In compiling Welsh mining word lists there will be some that differ materially between north and south Wales, reflecting the more general north/south linguistic divide.
The anthracite coal mining area of West Glamorgan and East Carmarthenshire had many specialist Welsh terms not used in the remainder of the south Wales coalfield. This reflects the different nature of anthracite ['glo carreg' = stone coal, relfecting its hardness] to bituminous coal and the resulting different working techniques and hence specialist vocabulary.
A couple of coal mining terms from south east Carmarthenshire that I can recall:
bradish = towing belt
sten [with a roof-shaped accent on the 'e'] = water jack
uwch ['sow'] = bell stone
As someone observed earlier on this thread, quite a few words are transliterations from English. They are however accepted as the correct Welsh version. English has been such a dominant language that numerous examples of loan-words for technical terms and new objects are inevitable. Welsh is certainly not the only language so affected - virtually every language has borrowed from English.
The widepsread adoption of Cornish terms in the field of non-ferrous metal mining, commented on in this thread, is a good example of how a technically dominant linguistic group results in their terminology becoming widely adopted.
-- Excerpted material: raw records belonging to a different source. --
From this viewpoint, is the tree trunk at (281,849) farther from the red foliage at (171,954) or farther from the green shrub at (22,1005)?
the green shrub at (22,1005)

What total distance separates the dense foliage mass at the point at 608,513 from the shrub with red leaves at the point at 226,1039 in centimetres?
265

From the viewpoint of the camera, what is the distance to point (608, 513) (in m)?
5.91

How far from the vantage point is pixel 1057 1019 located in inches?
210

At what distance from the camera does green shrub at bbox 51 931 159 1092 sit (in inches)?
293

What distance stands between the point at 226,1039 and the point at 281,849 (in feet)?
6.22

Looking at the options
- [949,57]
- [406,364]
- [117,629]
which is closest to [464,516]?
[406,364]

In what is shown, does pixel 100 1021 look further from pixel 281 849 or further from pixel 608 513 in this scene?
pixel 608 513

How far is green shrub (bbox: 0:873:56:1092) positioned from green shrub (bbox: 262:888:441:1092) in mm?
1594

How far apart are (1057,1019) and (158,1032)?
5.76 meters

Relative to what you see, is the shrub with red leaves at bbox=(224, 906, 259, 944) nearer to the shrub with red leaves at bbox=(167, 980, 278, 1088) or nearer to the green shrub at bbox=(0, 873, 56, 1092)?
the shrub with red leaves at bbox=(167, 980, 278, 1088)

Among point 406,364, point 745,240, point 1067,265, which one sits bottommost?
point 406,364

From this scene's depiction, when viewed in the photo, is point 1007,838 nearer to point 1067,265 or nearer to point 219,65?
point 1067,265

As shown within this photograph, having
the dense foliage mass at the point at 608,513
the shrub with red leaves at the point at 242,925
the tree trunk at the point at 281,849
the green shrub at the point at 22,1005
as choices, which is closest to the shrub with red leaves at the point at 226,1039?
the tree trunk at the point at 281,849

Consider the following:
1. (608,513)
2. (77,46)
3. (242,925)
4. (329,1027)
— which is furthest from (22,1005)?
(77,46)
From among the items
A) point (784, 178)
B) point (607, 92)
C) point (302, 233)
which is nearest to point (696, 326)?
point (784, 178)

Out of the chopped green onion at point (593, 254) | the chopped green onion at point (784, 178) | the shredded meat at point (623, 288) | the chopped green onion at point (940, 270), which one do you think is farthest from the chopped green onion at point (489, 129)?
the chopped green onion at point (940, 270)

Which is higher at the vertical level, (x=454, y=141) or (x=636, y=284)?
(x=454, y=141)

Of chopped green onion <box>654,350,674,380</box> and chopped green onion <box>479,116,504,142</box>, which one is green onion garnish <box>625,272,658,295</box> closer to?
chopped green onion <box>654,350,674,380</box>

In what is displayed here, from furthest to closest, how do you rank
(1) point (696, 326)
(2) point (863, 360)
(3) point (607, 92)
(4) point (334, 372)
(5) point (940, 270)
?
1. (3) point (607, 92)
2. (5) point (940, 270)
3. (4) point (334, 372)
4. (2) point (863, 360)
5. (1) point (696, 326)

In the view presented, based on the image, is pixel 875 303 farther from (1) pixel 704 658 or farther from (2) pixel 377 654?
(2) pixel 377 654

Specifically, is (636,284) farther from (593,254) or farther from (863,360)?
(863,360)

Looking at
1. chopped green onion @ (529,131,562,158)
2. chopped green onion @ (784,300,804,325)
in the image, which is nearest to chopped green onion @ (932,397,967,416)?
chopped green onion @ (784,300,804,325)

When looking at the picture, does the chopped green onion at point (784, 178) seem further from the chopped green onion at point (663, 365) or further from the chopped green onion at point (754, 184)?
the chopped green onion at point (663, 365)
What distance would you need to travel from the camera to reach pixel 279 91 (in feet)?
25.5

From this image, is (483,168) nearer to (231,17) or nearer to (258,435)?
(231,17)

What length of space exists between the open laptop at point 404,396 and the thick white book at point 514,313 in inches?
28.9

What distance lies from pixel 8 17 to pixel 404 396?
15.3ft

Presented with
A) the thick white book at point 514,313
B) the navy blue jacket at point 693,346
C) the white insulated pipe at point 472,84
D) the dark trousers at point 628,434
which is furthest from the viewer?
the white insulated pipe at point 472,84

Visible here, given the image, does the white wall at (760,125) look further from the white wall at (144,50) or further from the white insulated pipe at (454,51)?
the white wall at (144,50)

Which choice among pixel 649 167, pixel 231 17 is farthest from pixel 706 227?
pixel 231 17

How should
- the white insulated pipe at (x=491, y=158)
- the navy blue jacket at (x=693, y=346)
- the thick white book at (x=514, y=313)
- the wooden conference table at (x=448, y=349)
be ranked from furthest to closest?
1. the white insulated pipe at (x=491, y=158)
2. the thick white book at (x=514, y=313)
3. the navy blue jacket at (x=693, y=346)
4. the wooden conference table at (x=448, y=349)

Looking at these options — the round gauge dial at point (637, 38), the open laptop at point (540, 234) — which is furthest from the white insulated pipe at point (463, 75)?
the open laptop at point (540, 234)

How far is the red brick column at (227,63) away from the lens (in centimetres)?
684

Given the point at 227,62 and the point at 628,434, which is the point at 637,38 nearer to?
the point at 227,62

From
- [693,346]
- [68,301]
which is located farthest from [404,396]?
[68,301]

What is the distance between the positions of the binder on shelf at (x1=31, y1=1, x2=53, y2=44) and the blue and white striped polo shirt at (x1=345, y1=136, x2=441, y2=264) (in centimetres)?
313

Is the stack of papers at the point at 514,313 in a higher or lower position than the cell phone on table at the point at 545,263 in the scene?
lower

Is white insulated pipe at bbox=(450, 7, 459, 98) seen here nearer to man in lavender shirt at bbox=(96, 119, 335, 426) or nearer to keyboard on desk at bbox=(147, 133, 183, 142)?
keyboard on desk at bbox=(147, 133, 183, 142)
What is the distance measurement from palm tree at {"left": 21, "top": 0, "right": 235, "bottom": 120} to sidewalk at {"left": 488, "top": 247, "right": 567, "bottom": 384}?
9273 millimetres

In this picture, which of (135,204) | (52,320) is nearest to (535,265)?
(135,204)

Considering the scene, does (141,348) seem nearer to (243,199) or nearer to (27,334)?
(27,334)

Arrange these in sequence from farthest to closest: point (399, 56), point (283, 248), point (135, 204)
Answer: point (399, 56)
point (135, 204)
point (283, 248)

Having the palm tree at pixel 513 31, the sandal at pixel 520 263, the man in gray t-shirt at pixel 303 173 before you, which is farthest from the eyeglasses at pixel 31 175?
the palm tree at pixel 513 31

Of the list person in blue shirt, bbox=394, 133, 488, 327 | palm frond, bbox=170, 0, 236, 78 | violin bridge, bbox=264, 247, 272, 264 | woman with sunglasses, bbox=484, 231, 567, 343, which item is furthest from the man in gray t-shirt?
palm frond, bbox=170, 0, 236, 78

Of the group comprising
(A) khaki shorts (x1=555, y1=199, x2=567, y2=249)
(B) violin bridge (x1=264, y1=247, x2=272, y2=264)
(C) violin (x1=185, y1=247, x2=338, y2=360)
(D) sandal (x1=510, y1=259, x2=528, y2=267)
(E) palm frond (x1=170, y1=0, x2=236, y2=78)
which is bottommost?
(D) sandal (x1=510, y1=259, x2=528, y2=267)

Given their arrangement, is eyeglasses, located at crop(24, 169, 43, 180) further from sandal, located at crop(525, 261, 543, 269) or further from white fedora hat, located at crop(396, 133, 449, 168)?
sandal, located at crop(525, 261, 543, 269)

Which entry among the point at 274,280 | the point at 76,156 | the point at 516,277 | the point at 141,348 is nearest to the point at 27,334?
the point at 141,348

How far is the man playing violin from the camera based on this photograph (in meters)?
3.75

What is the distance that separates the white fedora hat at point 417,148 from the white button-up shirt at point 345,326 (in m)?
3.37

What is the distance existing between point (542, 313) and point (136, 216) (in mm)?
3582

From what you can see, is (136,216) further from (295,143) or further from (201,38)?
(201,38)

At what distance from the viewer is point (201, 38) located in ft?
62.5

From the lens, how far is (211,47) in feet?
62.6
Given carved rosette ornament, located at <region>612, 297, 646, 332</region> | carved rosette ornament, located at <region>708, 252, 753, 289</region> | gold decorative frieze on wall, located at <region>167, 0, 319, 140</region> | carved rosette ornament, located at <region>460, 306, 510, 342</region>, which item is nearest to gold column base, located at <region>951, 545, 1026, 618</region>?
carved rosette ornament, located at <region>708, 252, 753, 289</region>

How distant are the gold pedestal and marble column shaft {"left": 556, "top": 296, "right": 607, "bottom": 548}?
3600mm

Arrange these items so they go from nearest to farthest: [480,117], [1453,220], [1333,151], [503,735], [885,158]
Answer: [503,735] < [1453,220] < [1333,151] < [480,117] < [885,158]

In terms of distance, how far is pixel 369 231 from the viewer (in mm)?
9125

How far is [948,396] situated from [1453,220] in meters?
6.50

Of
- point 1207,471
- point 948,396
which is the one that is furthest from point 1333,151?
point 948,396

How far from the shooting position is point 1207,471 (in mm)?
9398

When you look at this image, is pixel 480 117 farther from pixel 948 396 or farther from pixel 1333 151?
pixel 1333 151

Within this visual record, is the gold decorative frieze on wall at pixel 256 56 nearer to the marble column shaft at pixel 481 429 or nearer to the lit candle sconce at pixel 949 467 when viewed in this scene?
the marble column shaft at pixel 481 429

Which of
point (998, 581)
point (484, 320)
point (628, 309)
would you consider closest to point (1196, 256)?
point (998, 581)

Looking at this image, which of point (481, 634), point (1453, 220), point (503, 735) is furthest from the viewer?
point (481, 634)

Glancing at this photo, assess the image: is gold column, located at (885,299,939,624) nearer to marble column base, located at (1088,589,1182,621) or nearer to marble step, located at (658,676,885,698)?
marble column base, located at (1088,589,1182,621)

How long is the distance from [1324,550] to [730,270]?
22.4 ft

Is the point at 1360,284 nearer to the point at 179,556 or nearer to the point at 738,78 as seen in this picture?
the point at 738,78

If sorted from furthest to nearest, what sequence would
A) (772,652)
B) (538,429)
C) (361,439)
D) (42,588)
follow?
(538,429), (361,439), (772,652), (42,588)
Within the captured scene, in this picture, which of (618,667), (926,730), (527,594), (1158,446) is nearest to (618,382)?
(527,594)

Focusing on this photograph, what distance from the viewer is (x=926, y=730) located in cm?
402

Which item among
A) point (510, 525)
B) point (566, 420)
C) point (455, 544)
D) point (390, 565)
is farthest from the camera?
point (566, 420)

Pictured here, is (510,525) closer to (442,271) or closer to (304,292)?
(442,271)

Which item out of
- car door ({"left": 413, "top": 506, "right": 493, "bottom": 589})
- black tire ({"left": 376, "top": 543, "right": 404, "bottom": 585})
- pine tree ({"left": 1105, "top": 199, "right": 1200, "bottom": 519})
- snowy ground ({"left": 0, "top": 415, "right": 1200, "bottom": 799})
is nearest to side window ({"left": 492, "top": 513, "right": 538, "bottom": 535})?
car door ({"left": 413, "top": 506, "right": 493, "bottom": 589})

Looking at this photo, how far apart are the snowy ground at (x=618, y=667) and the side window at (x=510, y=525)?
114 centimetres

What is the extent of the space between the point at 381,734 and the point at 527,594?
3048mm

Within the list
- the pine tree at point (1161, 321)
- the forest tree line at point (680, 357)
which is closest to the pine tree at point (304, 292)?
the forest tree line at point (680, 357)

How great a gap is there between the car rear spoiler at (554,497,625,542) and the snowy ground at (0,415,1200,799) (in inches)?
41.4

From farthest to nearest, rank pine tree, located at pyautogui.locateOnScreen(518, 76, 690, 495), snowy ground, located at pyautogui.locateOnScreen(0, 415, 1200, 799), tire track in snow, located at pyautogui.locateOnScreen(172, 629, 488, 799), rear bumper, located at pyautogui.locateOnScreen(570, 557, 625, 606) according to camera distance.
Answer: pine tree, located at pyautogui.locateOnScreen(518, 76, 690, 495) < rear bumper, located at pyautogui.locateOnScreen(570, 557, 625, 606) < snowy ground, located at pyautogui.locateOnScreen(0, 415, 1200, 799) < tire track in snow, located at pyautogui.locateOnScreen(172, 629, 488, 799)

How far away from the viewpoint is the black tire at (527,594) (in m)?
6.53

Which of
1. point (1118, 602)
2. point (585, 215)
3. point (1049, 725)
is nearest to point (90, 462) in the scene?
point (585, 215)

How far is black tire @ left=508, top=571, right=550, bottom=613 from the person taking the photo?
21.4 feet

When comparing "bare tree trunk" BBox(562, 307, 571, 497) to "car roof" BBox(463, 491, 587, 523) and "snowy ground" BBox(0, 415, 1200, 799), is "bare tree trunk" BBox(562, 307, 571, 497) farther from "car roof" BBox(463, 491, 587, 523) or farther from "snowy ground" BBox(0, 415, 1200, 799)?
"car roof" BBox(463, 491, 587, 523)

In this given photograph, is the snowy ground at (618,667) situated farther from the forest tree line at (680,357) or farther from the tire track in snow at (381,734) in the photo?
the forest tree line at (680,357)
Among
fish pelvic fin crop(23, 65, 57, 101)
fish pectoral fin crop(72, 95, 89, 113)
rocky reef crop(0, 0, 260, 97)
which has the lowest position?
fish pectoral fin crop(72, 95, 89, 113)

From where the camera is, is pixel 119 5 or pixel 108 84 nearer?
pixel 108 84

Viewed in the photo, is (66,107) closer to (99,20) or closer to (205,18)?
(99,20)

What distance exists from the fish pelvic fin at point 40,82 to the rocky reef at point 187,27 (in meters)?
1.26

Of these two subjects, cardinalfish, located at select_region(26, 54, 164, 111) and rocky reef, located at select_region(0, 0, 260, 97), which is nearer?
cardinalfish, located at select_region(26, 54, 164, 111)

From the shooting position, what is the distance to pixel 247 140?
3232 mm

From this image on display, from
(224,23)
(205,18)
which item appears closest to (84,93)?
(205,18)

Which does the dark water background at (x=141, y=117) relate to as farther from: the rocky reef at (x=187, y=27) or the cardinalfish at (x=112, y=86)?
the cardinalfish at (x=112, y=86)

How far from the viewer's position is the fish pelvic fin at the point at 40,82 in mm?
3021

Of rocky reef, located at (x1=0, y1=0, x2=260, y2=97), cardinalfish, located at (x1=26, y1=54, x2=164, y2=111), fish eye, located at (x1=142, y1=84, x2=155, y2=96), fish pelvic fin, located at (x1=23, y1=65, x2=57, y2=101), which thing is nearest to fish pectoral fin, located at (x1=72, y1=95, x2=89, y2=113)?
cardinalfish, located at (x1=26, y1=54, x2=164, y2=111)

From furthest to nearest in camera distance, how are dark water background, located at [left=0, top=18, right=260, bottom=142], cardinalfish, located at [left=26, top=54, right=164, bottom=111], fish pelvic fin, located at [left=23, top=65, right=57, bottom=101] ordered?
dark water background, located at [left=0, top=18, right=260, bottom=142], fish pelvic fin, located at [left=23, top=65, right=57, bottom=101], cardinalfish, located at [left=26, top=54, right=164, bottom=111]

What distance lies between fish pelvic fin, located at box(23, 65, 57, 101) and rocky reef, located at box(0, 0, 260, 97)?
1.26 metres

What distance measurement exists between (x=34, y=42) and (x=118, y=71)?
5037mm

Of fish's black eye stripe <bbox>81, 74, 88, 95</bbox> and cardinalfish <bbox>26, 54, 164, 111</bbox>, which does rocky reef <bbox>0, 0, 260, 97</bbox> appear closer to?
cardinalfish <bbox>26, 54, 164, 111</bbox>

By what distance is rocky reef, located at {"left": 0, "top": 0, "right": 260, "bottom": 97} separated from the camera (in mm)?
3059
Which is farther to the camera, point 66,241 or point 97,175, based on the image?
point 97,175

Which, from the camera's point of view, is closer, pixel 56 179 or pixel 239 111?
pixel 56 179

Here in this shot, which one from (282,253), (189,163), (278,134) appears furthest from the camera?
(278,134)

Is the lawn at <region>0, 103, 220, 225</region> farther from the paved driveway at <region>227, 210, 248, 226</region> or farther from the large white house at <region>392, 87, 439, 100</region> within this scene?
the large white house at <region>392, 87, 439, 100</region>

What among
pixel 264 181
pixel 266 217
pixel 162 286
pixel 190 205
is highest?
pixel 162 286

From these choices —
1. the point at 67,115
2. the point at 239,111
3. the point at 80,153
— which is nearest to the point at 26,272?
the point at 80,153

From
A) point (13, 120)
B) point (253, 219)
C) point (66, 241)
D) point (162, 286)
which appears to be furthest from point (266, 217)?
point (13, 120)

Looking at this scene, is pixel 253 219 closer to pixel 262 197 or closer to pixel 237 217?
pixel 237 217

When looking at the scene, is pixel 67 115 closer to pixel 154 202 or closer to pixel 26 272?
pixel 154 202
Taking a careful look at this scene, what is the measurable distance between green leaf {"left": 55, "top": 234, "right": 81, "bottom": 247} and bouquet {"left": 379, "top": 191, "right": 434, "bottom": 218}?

At least one Welsh word with a strong mining connection was adopted abroad. Silica bricks for furnace linings were developed in the early C19 at the head of the Neath Valley using silica rock from the outcrop at Craig y Ddinas ['City Rock' - legend says that Arthur lies beneath it, awaiting a call to arms to battle the Saxons], worked from quarries that soon became mines. The trade name 'Dinas' [in Welsh, 'd' mutates to 'dd' after a vowel, or an auxilary vowel such as 'y', hence the slightly different spelling] became the generic name for silica bricks and silica rock. With the Welsh iron and non-ferrous smelting industries being internationally pre-eminent in the early and mid C19, the term was widely adopted abroad. The result was that the word for silica rock in French, German and Russian was, until the 1960s (when more technically precise terms were substituted), 'dinas'.